Une vingtaine d’universitaires et de spécialistes des médias mettent en garde contre les dangers de la concentration des industries de l’information. Dans un texte rendu public ce jeudi, les signataires dénoncent un risque de « capture médiatique » de l’opinion publique, qu’ils définissent comme une instrumentalisation des canaux d’information au service d’agendas politiques et économiques particuliers.
Un concept pour décrire un phénomène systémique
S’appuyant sur le concept de « media capture », emprunté à la science politique américaine, les auteurs de la tribune entendent décrire une situation où les médias, au lieu de jouer leur rôle de contre-pouvoir et de forum du débat démocratique, deviennent les vecteurs d’intérêts privés. Le processus, expliquent-ils, peut prendre plusieurs formes : rachat de titres par des groupes industriels ou financiers, pression des annonceurs, ou encore auto-censure des rédactions face aux ambitions politiques des propriétaires.
Dans leur analyse, les universitaires ne se limitent pas à un constat théorique. Ils soulignent que la concentration croissante des titres de presse, des chaînes de télévision et des plateformes numériques entre les mains d’un nombre restreint d’acteurs favorise un « déséquilibre structurel » de l’espace médiatique. Ce déséquilibre, selon eux, rend possible une colonisation des rédactions par des logiques partisanes ou mercantiles, au détriment de l’indépendance éditoriale.
Un enjeu démocratique
Les signataires insistent sur les conséquences pour la vitalité du débat public. « Lorsque les médias sont capturés, l’opinion publique n’est plus formée par une confrontation pluraliste d’idées, mais orientée par des messages filtrés par des intérêts particuliers », écrivent-ils. Ils appellent à une prise de conscience collective face à ce qu’ils présentent comme une menace systémique, susceptible de vider de leur substance les mécanismes de contrôle démocratique.
Le texte intervient dans un contexte où plusieurs opérations de concentration ont suscité des inquiétudes dans le paysage médiatique francophone. Sans nommer de cas précis, les universitaires renvoient à des dynamiques observables à l’échelle internationale, où des magnats de l’industrie ou de la finance étendent leur emprise sur des groupes de presse et des réseaux d’information.
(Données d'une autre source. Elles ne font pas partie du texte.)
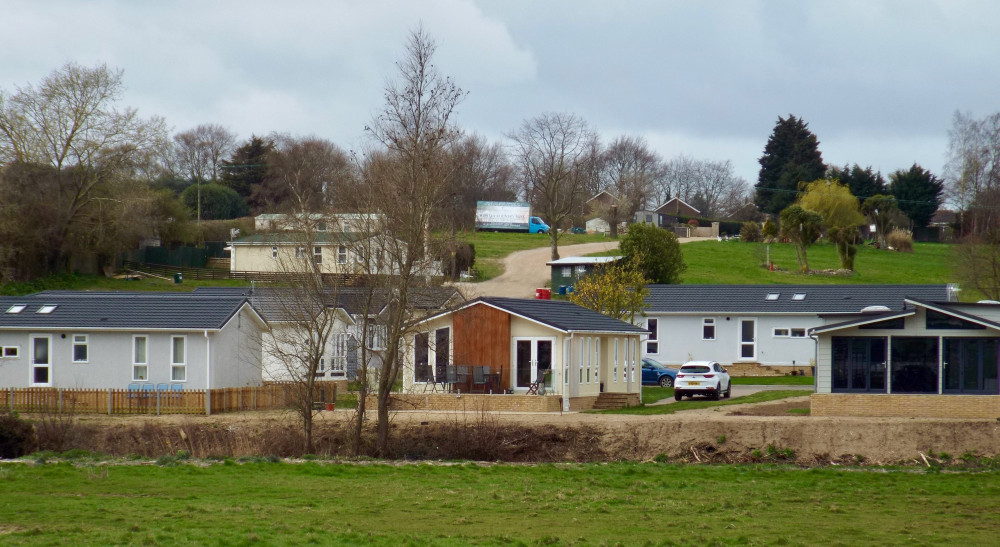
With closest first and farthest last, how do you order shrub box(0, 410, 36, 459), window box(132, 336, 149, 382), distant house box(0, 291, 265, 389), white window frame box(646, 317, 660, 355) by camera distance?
shrub box(0, 410, 36, 459) → distant house box(0, 291, 265, 389) → window box(132, 336, 149, 382) → white window frame box(646, 317, 660, 355)

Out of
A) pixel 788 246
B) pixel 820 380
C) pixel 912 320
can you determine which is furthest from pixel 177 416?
pixel 788 246

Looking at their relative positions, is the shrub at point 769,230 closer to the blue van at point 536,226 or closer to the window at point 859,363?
the blue van at point 536,226

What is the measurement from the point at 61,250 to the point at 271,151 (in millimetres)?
33339

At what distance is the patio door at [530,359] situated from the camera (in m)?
32.6

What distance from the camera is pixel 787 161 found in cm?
9856

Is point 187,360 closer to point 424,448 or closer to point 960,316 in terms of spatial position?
point 424,448

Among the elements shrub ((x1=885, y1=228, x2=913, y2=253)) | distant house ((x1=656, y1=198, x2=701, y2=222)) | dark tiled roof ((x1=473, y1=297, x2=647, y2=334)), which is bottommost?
dark tiled roof ((x1=473, y1=297, x2=647, y2=334))

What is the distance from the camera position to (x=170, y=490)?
1720 cm

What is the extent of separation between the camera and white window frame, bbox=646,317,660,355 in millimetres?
46969

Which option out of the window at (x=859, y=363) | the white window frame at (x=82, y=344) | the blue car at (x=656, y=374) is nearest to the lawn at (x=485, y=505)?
the window at (x=859, y=363)

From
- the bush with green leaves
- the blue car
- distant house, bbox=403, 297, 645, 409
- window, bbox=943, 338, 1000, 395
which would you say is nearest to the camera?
window, bbox=943, 338, 1000, 395

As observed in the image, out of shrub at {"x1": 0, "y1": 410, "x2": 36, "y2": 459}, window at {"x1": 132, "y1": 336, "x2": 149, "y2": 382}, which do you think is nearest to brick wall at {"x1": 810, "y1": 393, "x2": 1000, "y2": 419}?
window at {"x1": 132, "y1": 336, "x2": 149, "y2": 382}

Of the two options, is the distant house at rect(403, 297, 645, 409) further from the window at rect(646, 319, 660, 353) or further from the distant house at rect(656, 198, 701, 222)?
the distant house at rect(656, 198, 701, 222)

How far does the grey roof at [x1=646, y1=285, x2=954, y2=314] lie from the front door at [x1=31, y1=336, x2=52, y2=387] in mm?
23431
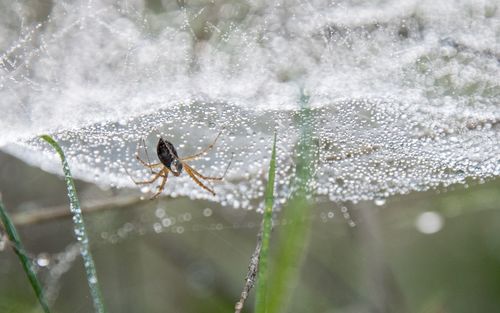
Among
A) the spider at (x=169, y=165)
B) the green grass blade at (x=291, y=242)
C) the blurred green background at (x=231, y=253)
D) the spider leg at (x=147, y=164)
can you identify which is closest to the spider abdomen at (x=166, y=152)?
the spider at (x=169, y=165)

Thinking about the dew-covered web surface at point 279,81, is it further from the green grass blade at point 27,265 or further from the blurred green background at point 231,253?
the blurred green background at point 231,253

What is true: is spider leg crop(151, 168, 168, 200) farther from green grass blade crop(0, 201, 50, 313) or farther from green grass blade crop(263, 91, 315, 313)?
green grass blade crop(263, 91, 315, 313)

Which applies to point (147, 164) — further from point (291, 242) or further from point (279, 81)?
point (291, 242)

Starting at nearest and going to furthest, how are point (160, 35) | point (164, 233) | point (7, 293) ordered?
point (160, 35) < point (7, 293) < point (164, 233)

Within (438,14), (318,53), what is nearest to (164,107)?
(318,53)

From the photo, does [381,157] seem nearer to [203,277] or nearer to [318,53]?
[318,53]

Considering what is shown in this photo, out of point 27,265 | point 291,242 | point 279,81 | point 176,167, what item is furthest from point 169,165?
point 291,242

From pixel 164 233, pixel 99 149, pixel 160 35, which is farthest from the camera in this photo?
pixel 164 233
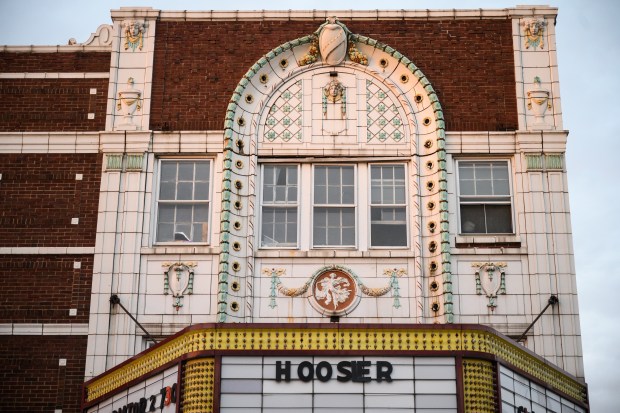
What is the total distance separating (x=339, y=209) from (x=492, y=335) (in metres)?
6.00

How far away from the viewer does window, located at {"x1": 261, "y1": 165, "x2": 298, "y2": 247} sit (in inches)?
904

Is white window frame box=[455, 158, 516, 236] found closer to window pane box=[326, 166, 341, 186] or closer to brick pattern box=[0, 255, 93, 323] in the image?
window pane box=[326, 166, 341, 186]

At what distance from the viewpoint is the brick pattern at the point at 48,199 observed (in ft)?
75.9

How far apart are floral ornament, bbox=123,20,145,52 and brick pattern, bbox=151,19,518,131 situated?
419 mm

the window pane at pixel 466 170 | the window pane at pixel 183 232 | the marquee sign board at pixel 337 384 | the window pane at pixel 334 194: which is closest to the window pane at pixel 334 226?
the window pane at pixel 334 194

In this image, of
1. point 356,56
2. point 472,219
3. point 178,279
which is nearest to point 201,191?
point 178,279

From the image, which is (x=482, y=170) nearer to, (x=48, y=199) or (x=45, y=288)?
(x=48, y=199)

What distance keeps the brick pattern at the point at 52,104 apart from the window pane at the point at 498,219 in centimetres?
890

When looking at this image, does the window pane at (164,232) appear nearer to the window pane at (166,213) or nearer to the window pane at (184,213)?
the window pane at (166,213)

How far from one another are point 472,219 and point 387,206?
1.89 m

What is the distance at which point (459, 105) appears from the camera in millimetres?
23875

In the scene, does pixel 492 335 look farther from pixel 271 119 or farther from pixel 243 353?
pixel 271 119

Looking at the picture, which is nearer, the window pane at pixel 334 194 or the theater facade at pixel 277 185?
the theater facade at pixel 277 185

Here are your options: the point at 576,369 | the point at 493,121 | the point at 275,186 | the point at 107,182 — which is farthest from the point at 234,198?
the point at 576,369
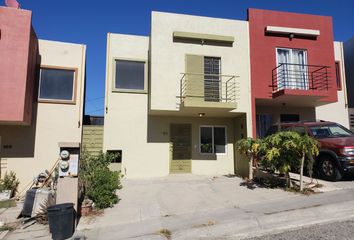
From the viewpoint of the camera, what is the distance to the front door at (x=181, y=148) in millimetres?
13344

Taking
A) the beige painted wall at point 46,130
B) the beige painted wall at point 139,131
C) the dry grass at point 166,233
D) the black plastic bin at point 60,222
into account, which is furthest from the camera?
the beige painted wall at point 139,131

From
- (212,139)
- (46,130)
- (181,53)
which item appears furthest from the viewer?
(212,139)

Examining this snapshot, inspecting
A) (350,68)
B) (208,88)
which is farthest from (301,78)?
(350,68)

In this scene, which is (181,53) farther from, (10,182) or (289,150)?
(10,182)

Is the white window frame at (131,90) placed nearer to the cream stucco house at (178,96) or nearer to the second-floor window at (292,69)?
the cream stucco house at (178,96)

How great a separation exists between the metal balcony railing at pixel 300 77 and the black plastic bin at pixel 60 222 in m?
10.7

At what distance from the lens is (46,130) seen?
472 inches

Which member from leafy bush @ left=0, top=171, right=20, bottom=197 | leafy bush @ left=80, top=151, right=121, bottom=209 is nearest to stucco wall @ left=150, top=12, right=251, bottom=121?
leafy bush @ left=80, top=151, right=121, bottom=209

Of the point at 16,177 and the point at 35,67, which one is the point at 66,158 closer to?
the point at 16,177

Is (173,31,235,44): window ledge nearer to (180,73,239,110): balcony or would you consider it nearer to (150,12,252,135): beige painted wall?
(150,12,252,135): beige painted wall

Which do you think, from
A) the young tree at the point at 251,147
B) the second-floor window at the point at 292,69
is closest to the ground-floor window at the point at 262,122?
the second-floor window at the point at 292,69

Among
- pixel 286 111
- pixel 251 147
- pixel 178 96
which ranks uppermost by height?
pixel 178 96

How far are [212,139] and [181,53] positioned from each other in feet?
15.4

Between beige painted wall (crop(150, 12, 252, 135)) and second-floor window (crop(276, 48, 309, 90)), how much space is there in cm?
177
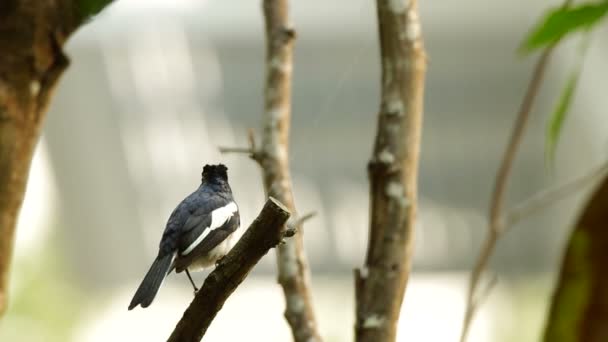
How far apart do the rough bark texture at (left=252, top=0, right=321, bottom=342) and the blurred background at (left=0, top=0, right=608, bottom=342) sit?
0.06m

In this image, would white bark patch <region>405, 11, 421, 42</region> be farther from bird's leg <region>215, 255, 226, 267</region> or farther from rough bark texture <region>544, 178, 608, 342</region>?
rough bark texture <region>544, 178, 608, 342</region>

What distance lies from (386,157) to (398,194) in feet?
0.19

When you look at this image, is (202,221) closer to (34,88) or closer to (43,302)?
(34,88)

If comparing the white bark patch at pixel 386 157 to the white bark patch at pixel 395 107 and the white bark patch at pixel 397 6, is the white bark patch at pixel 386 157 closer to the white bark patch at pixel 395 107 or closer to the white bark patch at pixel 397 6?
the white bark patch at pixel 395 107

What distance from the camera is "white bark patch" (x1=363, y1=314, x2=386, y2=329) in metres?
1.29

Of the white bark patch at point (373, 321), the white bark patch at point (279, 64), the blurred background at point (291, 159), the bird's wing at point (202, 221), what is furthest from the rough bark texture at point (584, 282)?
the white bark patch at point (279, 64)

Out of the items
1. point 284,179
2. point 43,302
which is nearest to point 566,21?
point 284,179

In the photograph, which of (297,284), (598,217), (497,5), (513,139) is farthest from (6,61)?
(497,5)

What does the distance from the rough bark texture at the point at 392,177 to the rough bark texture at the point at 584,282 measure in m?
0.90

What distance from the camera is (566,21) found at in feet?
1.66

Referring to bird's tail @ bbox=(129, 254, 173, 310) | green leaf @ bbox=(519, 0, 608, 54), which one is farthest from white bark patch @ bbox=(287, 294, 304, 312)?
green leaf @ bbox=(519, 0, 608, 54)

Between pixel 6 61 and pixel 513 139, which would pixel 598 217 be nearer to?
pixel 513 139

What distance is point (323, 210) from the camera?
1.69 meters

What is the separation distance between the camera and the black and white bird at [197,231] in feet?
2.73
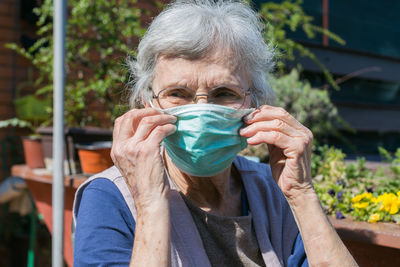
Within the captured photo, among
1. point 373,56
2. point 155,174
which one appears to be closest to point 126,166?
point 155,174

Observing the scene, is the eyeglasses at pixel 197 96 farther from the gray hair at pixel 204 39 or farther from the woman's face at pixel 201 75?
the gray hair at pixel 204 39

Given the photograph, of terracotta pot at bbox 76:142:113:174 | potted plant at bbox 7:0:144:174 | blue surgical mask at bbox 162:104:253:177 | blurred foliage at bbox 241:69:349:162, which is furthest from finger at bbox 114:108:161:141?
blurred foliage at bbox 241:69:349:162

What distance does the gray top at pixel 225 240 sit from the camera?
1546 millimetres

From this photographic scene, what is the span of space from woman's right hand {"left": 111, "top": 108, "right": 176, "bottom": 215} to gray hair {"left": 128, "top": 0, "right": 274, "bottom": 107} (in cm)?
32

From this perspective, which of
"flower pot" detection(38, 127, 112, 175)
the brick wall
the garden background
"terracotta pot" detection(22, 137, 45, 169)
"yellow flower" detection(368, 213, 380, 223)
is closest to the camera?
"yellow flower" detection(368, 213, 380, 223)

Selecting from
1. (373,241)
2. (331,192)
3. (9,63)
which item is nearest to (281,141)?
(373,241)

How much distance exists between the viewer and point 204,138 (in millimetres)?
1442

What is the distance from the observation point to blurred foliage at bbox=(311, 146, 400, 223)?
194 centimetres

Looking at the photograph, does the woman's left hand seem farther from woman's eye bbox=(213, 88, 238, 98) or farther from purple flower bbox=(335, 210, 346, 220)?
purple flower bbox=(335, 210, 346, 220)

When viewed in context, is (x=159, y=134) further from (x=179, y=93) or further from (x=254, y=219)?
(x=254, y=219)

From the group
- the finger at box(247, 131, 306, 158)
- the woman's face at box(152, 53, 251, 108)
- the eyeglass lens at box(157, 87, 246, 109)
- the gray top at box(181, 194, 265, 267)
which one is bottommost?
the gray top at box(181, 194, 265, 267)

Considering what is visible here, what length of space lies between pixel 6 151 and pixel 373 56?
213 inches

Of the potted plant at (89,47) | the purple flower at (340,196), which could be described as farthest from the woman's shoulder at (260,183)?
the potted plant at (89,47)

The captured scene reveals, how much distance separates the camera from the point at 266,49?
5.79 ft
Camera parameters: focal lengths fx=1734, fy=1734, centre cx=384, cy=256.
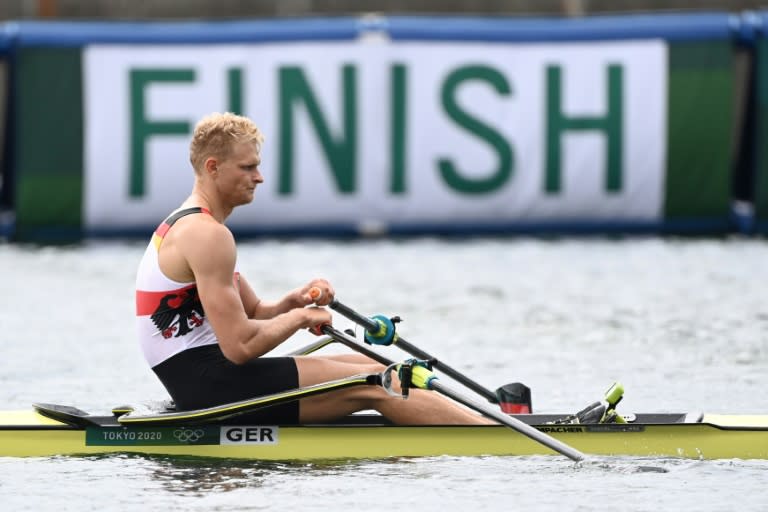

Des propositions pour endiguer le phénomène
Face à cette situation, les auteurs de la tribune ne se contentent pas d’un diagnostic alarmant. Ils formulent plusieurs pistes pour renforcer la résilience du secteur. Parmi elles figurent le renforcement des garanties d’indépendance des rédactions dans les statuts des entreprises de médias, le durcissement des règles de lutte contre les conflits d’intérêts, et la mise en place de mécanismes de transparence accrue sur l’actionnariat et les financements.
Ils suggèrent également que les pouvoirs publics s’emparent plus vigoureusement du sujet via le droit de la concurrence et la régulation des concentrations. « Il ne s’agit pas de contrôler le contenu des médias, mais de garantir que la diversité des voix et des opinions reste possible », précisent-ils, récusant par avance toute accusation de censure.
Un appel à la vigilance
En conclusion, les universitaires appellent les citoyens, les journalistes et les élus à une vigilance accrue. « La concentration des médias n’est pas une fatalité. C’est un choix de société, et comme tel, il peut être remis en question », affirment-ils. Ils espèrent que leur tribune contribuera à ouvrir un débat de fond sur les conditions d’exercice du journalisme et la préservation d’un espace public pluraliste.
La publication de ce texte intervient à un moment où plusieurs rédactions francophones traversent des turbulences liées à des changements d’actionnariat ou à des orientations éditoriales controversées, alimentant les craintes d’une dégradation de l’indépendance de l’information.